Some test positive for COVID-19 twice. So why do experts say reinfection is unlikely?
As China and Japan start to reopen after being shuttered by the coronavirus pandemic, doctors are finding that some patients are testing positive a second time, worrying many that immunity is impossible.
Some experts say the answer lies in faulty tests, but others have said the virus could be reactivating in people’s bodies.
Health officials in South Korea, however, say the sensitive tests just cannot tell the difference between a virus that is dead and a virus that still lives, according to the Korea Herald.
“COVID-19 is the most challenging pathogen we may have faced in recent decades,” Korea Centers for Disease Control and Prevention (KCDC) Deputy Director Kwon Joon-wook said, according to CNN. “At the moment, we think that there is no danger of further secondary or tertiary transmission.”
On the other hand, the World Health Organization said that as of April 24, no study has shown that the presence of antibodies — proteins that fight off pathogens — to the virus means you are protected from reinfection.
Most studies demonstrate that people who recover from the virus have antibodies, but in some patients, there are “very low levels” of them in their blood, WHO said in a statement.
“At this point in the pandemic, there is not enough evidence about the effectiveness of antibody-mediated immunity to guarantee the accuracy of an ‘immunity passport’ or ‘risk-free certificate,’ ” WHO said. “People who assume that they are immune to a second infection because they have received a positive test result may ignore public health advice.”
As of Sunday, 263 South Koreans tested positive for COVID-19 — the disease the virus causes — a second time after being told they were virus-free, the Korean Herald said.
But Kwon said that so far, there is no evidence of a person who has tested positive a second time spreading the disease to others, CNN reported.
Is it dead or alive?
The test used to detect the coronavirus in a patient is called polymerase chain reaction (PCR), and its job is to find evidence of a virus’s genetic information in a patient sample, such as a throat or nose swab.
The test has its technical limits, Oh Myoung-dona, a Seoul National University hospital doctor, said at a news conference at the National Medical Center in South Korea, the Korea Herald reported.
The test cannot tell if the remaining virus cells in a person — which can be detected one to two months after the cell dies — is dead or alive, Oh said.
“Although somebody can recover and no longer be infectious, they may still have these little fragments of (inactive) viral RNA which turn out positive on those tests,” Carol Shoshkes Reiss, a professor of Biology and Neural Science at New York University, told Live Science.
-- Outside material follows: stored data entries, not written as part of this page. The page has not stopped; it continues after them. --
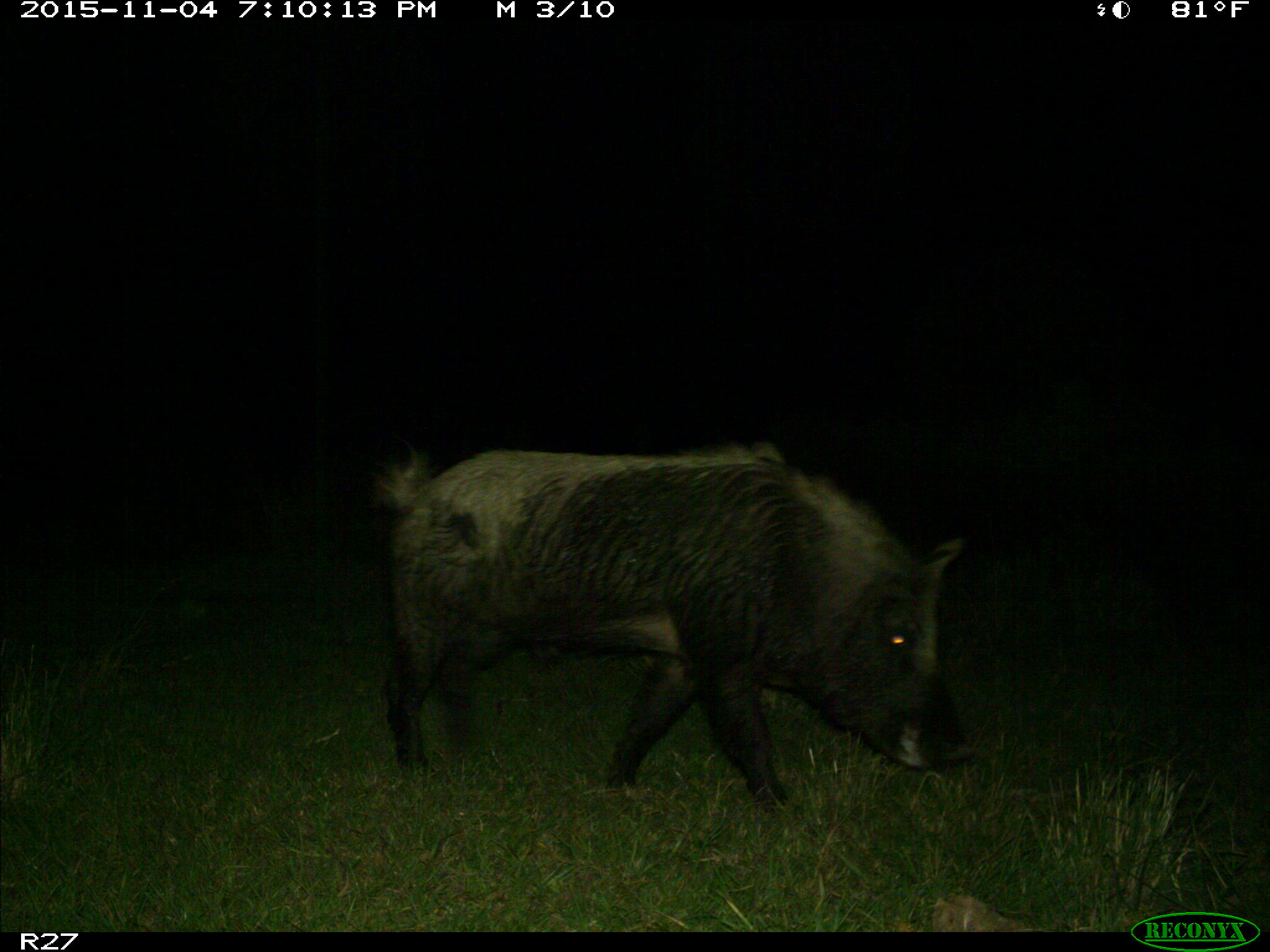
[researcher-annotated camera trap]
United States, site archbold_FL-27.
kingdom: Animalia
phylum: Chordata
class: Mammalia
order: Artiodactyla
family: Suidae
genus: Sus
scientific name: Sus scrofa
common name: wild boar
Sus scrofa (wild boar).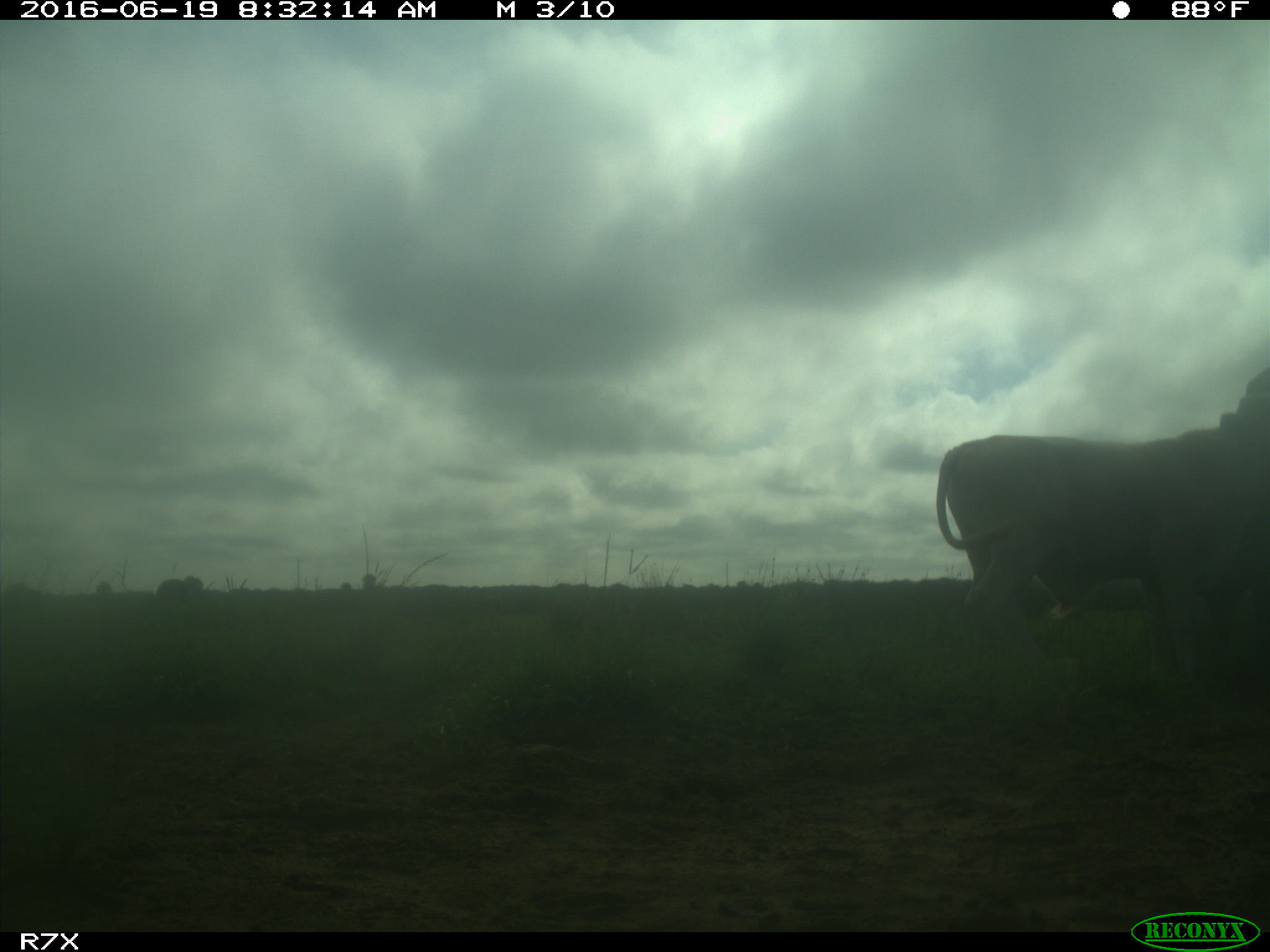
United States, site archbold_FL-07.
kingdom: Animalia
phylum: Chordata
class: Mammalia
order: Artiodactyla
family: Bovidae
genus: Bos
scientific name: Bos taurus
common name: domestic cow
To back up the claim, scientists culture the virus, meaning they place the virus in a dish and see if it grows on its own, Reiss told the outlet. If someone has been reinfected after testing negative, then their culture sample will grow.
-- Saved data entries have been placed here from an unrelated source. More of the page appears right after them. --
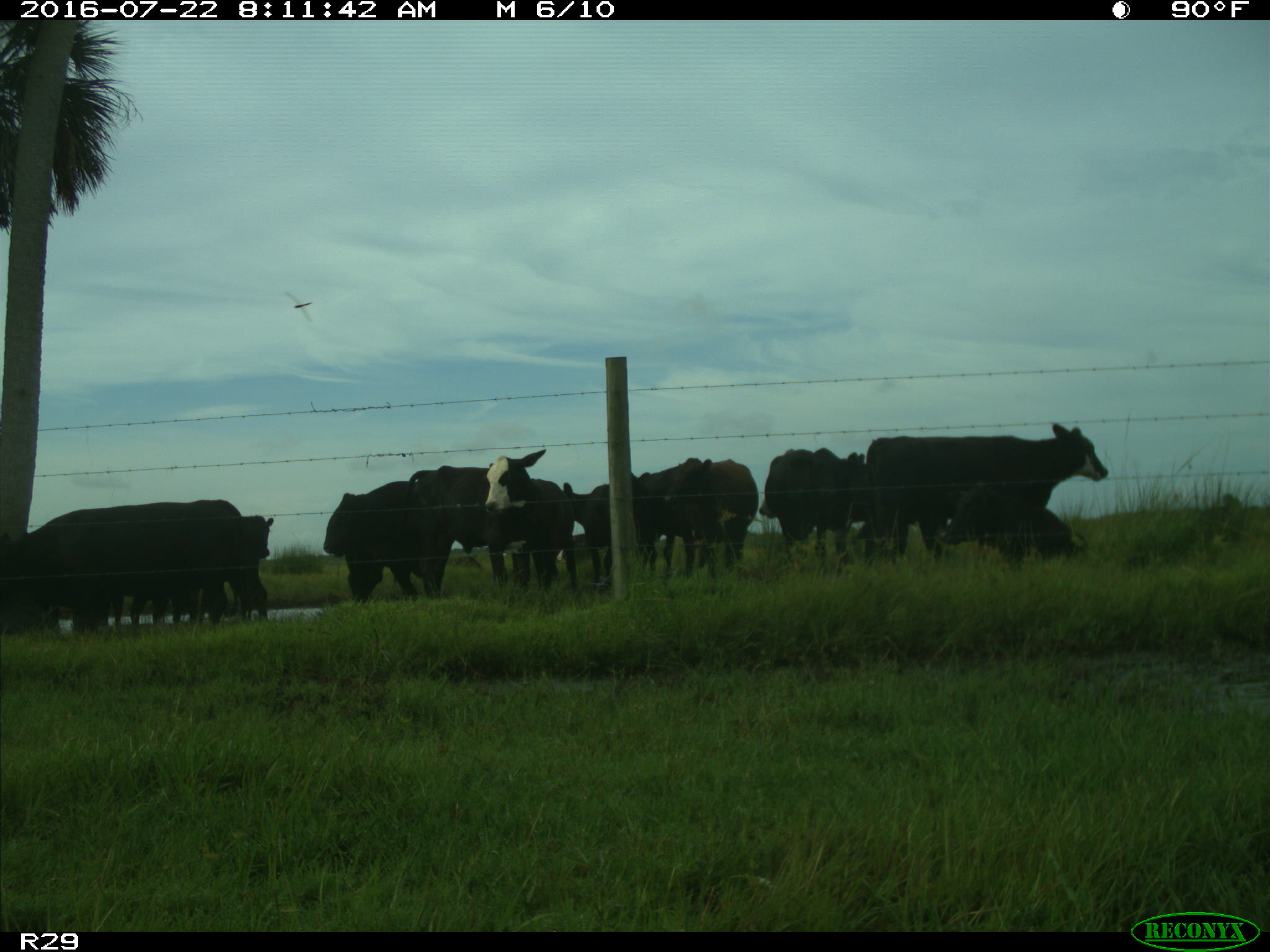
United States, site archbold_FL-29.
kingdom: Animalia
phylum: Chordata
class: Mammalia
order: Artiodactyla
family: Bovidae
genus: Bos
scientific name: Bos taurus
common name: domestic cow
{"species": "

The KCDC investigated three cases from the same family where some members tested positive after recovering, according to CNN.
“In each of these cases, scientists tried to incubate the virus but weren’t able to — that told them there was no live virus present,” the outlet reported.
How the virus infects our cells matters, too
Research shows the coronavirus does not “infiltrate the nucleus, or core of the cell,” but rather it stays on the outside of it, doctors said at the news conference, the Korea Herald reported.
“This means it does not cause chronic infection or recurrence,” Oh said, according to the outlet.
This is unlike the human immunodeficiency virus (HIV) and the chicken pox virus, Reiss told Live Science. These pathogens take over a person’s genome, or genetic material, by going into the nucleus where they hide harmlessly.
Years later, they can reactivate, meaning the person will start to show and feel symptoms, Reiss said.
The coronavirus is not equipped to do this, experts agree.
Mutations are occurring slowly
Another theory behind the recent false-positive test results is that the virus is mutating, so the test cannot identify it.
But several studies show the virus is mutating slowly, and the changes that are happening are too “tiny” to be able to infect someone a second time, Reiss told Live Science.
“The genetic changes would have to be substantial enough that a person’s existing antibodies to SARS-CoV-2 would no longer work against a new strain,” the outlet said.
Reiss believes the virus will behave like the chickenpox, “imprinting on the host” immune system in a way that will protect them from the virus if exposed again, even if their levels of antibodies drop over time.
But she doesn’t know if reinfection is possible in the future.
“We don’t know what’s going to happen a year from now, nobody has that kind of crystal ball,” Reiss said.